Ryan’s stated priorities in this budget are the restoration of mental health services abandoned by Hein, the always elusive and ill-defined economic development, workforce housing and the war on drug abuse.
It wasn’t all happy talk. Projecting himself as an affable, easy to like type, there are clearly some issues that get his goat. Ryan did not mince words in calling Westchester Medical’s moving of mental health services to Poughkeepsie “morally reprehensible” nor describing TechCity owner Alan Ginsberg as “a bad actor.” But we knew that.
Ryan wants to get the county’s nine school districts involved in his mental health and drug education efforts in pointing to their collective $54 million in federal Covid relief funds. If I know anything about local school superintendents, they’ve probably got $100 million on the drawing board and will be reluctant to spare a dime.

◆ LISTED RECORDS:

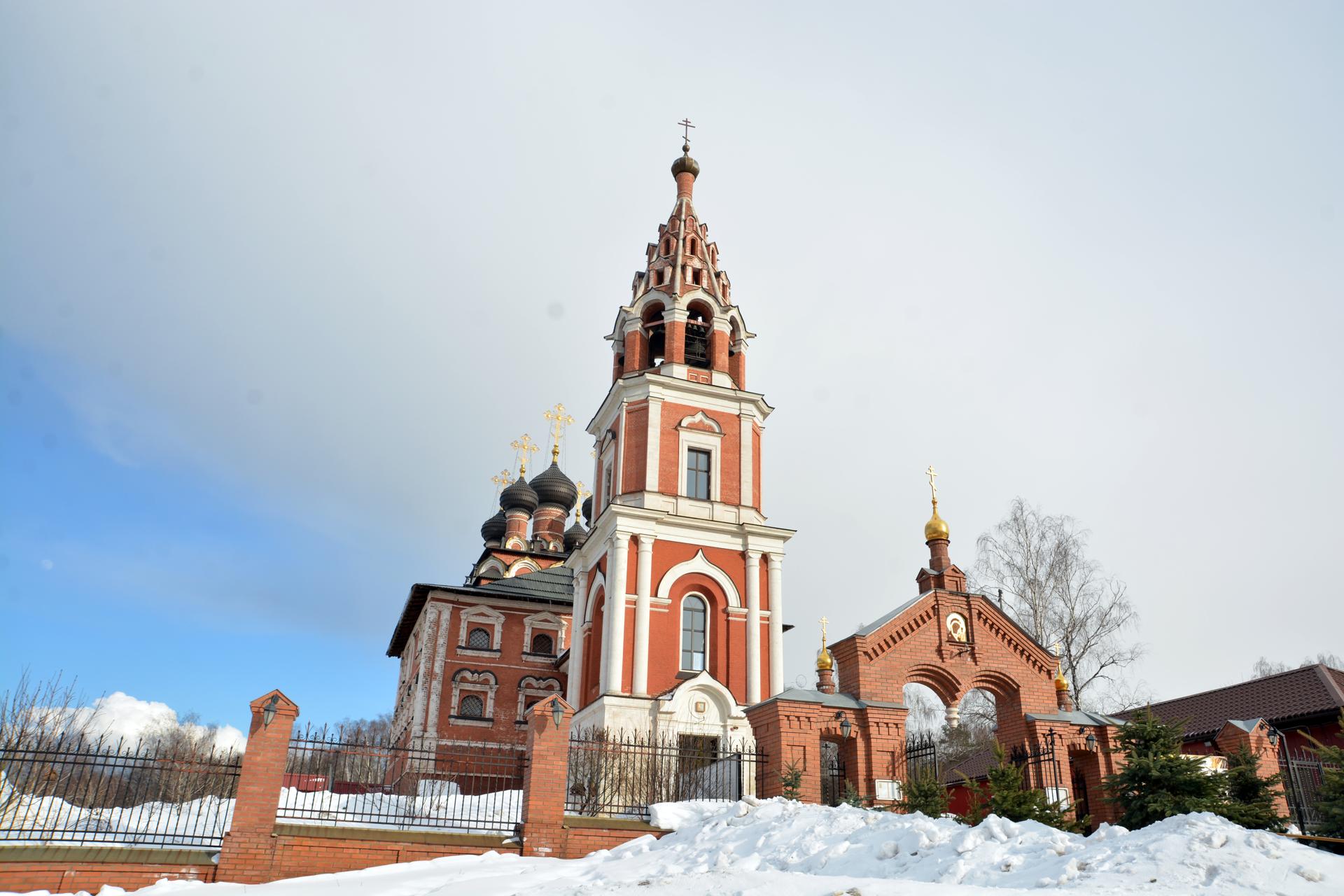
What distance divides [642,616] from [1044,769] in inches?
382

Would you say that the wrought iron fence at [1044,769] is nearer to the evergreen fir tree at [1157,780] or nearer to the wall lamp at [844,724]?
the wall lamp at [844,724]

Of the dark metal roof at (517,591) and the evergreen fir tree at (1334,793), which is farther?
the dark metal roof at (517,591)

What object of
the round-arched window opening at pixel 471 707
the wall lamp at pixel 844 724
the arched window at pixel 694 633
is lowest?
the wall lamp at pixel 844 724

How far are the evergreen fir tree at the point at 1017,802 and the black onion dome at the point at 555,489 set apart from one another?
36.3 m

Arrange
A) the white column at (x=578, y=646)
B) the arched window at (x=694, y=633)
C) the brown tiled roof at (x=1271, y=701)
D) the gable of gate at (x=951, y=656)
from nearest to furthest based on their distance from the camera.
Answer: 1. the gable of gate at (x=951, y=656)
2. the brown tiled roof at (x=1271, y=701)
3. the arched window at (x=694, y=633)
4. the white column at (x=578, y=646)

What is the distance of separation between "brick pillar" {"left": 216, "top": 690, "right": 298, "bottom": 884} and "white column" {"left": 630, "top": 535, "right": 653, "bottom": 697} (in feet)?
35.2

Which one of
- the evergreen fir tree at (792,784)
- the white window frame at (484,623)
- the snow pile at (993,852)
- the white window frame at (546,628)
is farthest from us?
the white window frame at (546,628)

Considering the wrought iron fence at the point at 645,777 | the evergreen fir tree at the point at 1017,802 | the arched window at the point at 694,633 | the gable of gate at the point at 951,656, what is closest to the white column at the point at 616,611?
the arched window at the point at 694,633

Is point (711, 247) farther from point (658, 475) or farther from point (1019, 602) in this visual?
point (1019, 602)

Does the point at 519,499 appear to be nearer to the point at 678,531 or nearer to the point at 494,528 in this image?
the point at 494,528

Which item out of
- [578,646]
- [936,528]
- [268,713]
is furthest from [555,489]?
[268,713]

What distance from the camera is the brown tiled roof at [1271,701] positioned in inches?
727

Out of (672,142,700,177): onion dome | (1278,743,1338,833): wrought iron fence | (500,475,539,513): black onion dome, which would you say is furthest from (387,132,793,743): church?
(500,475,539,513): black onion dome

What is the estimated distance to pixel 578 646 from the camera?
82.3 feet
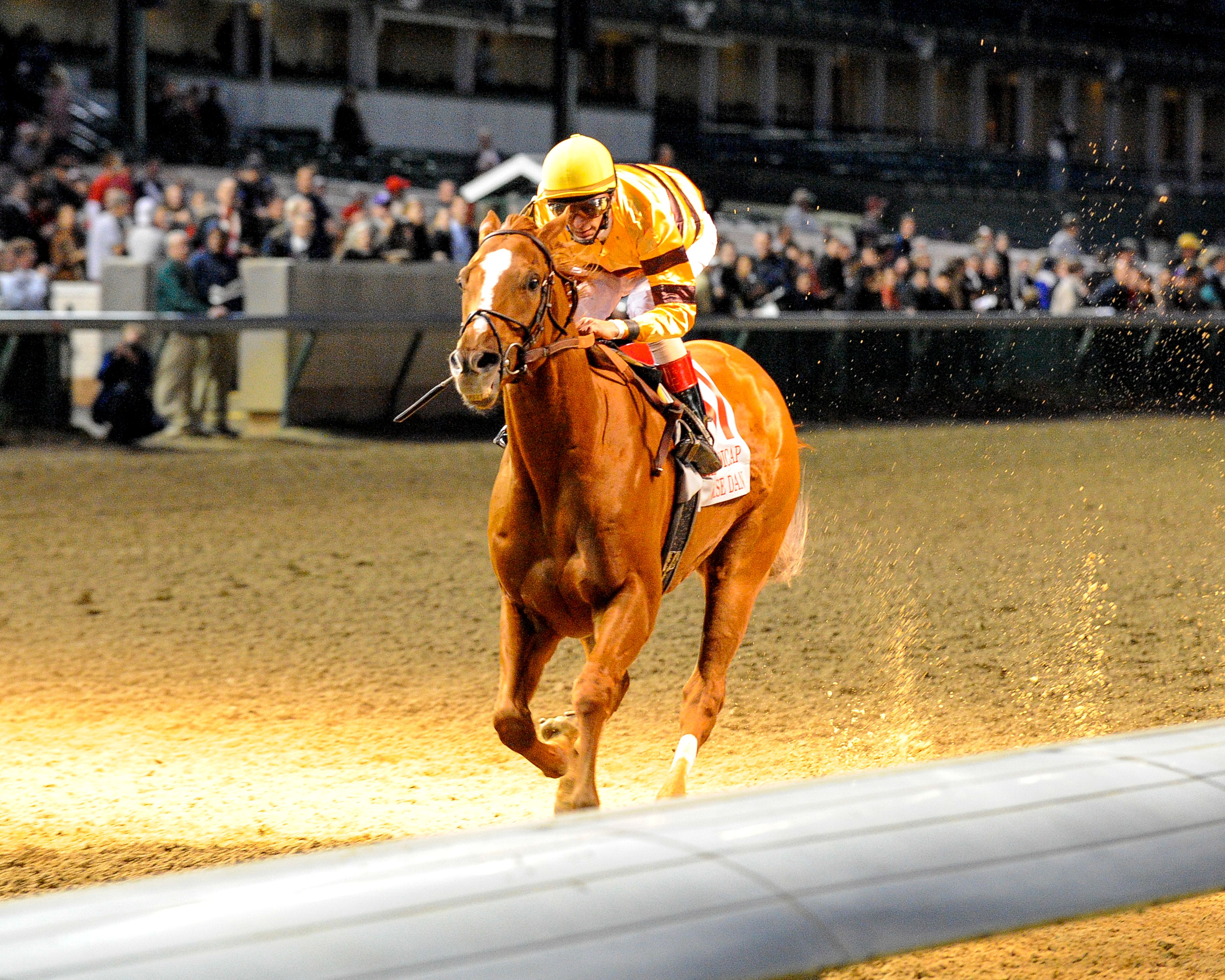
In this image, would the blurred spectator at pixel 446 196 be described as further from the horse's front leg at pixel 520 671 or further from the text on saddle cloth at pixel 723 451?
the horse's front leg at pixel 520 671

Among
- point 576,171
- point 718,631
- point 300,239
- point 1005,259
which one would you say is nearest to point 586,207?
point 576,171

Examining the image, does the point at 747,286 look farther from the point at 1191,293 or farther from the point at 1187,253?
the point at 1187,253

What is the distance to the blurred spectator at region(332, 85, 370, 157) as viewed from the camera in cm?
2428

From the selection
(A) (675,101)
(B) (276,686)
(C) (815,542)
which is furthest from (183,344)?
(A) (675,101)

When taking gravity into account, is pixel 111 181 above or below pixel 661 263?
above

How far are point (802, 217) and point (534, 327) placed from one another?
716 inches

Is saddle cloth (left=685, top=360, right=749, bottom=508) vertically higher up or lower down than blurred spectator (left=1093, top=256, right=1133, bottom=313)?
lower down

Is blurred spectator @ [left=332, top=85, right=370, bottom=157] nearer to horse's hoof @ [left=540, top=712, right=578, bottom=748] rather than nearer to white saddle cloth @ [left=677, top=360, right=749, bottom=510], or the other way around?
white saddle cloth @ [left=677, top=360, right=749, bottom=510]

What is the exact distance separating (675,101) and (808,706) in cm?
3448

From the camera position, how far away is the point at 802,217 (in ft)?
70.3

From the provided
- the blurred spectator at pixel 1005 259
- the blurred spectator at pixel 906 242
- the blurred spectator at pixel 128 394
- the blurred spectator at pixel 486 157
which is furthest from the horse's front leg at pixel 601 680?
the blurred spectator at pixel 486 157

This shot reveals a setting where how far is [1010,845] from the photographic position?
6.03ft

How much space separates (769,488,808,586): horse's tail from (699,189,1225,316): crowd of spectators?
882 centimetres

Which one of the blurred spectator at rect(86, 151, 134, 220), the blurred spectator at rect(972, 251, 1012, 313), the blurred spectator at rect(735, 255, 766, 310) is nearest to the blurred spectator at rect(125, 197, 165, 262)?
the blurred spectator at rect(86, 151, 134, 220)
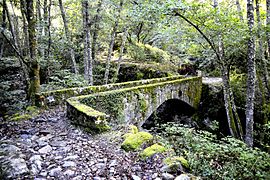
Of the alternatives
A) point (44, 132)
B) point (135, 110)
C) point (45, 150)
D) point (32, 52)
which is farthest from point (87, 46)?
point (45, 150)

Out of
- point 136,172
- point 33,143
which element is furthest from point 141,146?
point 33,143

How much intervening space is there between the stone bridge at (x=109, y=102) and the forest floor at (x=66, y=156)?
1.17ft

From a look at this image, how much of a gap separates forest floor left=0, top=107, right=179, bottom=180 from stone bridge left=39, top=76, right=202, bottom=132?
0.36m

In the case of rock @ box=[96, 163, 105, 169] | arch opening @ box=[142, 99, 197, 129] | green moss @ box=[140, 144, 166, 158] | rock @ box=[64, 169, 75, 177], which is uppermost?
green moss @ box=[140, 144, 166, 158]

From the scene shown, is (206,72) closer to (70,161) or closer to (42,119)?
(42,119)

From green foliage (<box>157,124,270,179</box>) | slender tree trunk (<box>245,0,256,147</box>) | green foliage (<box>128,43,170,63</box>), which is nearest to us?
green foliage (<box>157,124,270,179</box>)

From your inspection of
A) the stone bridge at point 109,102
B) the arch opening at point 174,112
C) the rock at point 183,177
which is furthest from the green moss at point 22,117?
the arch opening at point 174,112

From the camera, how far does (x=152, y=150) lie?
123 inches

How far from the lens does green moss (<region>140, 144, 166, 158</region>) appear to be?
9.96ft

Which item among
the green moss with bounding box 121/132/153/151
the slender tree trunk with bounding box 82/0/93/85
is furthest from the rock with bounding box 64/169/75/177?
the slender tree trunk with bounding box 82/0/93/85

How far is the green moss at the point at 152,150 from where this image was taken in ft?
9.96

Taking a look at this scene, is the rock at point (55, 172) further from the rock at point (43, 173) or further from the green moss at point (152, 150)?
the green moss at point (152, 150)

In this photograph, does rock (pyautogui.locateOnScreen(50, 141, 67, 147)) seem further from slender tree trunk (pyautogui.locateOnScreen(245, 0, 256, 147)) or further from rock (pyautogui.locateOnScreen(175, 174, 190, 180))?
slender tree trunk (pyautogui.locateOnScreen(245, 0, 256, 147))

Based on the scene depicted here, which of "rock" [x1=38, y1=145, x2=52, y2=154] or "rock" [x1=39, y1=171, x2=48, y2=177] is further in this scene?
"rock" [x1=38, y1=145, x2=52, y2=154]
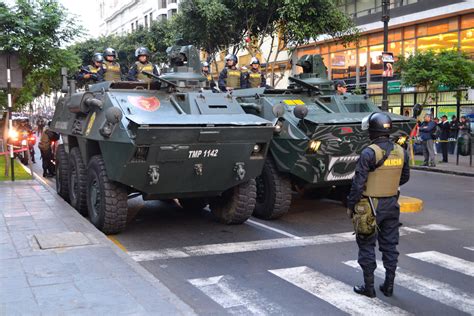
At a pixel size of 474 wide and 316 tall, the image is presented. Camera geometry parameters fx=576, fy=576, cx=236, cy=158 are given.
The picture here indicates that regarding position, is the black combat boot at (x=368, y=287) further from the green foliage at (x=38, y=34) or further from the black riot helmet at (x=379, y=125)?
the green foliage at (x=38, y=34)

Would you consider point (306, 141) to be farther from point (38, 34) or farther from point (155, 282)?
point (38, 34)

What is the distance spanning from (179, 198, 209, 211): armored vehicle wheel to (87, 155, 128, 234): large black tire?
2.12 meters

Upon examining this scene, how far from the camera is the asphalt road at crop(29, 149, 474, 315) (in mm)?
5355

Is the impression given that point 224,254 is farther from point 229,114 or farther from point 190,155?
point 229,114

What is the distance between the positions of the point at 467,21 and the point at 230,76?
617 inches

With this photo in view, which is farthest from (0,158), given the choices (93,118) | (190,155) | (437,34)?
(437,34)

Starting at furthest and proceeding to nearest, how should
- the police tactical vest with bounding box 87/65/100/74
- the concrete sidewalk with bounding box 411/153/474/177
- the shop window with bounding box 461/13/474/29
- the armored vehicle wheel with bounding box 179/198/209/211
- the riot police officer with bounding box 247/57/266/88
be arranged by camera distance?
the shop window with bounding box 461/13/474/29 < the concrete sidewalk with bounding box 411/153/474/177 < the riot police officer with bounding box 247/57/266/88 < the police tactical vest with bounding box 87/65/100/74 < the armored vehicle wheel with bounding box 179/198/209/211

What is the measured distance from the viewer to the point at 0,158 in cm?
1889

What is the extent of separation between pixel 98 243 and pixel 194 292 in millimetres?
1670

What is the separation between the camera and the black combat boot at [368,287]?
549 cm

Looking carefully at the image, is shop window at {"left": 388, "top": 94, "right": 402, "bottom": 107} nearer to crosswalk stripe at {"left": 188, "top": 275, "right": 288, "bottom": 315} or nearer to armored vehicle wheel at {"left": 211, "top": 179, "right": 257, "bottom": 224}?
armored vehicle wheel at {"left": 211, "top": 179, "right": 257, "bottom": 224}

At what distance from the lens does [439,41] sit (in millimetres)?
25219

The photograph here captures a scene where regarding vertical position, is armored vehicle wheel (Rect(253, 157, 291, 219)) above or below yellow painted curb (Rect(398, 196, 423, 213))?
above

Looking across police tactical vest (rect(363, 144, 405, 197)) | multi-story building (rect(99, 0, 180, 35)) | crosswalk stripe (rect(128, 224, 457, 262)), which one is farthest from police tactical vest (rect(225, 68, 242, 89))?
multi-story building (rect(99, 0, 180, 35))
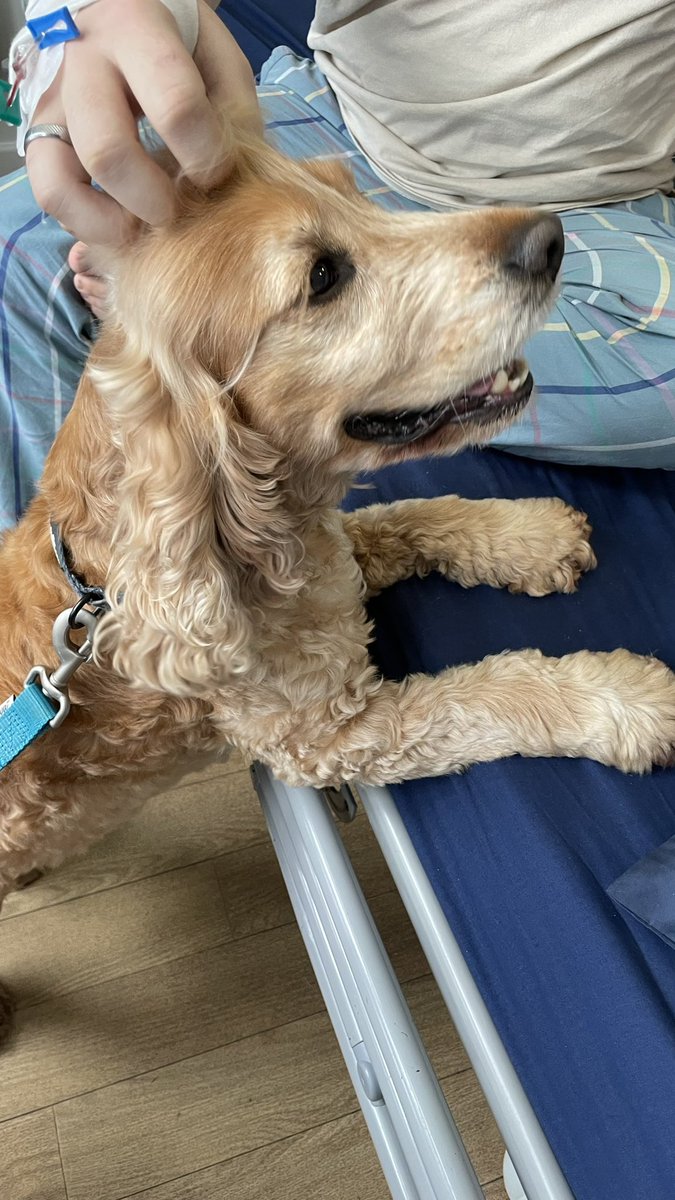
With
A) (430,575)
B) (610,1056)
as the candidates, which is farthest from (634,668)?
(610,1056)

◆ ASSIGNED TASK 1:
In the budget excerpt, how much federal Covid relief money do the county's nine school districts have in total?
◆ ASSIGNED TASK 2:
Copy the passage of the budget excerpt exactly, starting at "It wasn’t all" and ending at "spare a dime.".

◆ ANSWER AREA 1:
$54 million

◆ ANSWER AREA 2:
It wasn’t all happy talk. Projecting himself as an affable, easy to like type, there are clearly some issues that get his goat. Ryan did not mince words in calling Westchester Medical’s moving of mental health services to Poughkeepsie “morally reprehensible” nor describing TechCity owner Alan Ginsberg as “a bad actor.” But we knew that.
Ryan wants to get the county’s nine school districts involved in his mental health and drug education efforts in pointing to their collective $54 million in federal Covid relief funds. If I know anything about local school superintendents, they’ve probably got $100 million on the drawing board and will be reluctant to spare a dime.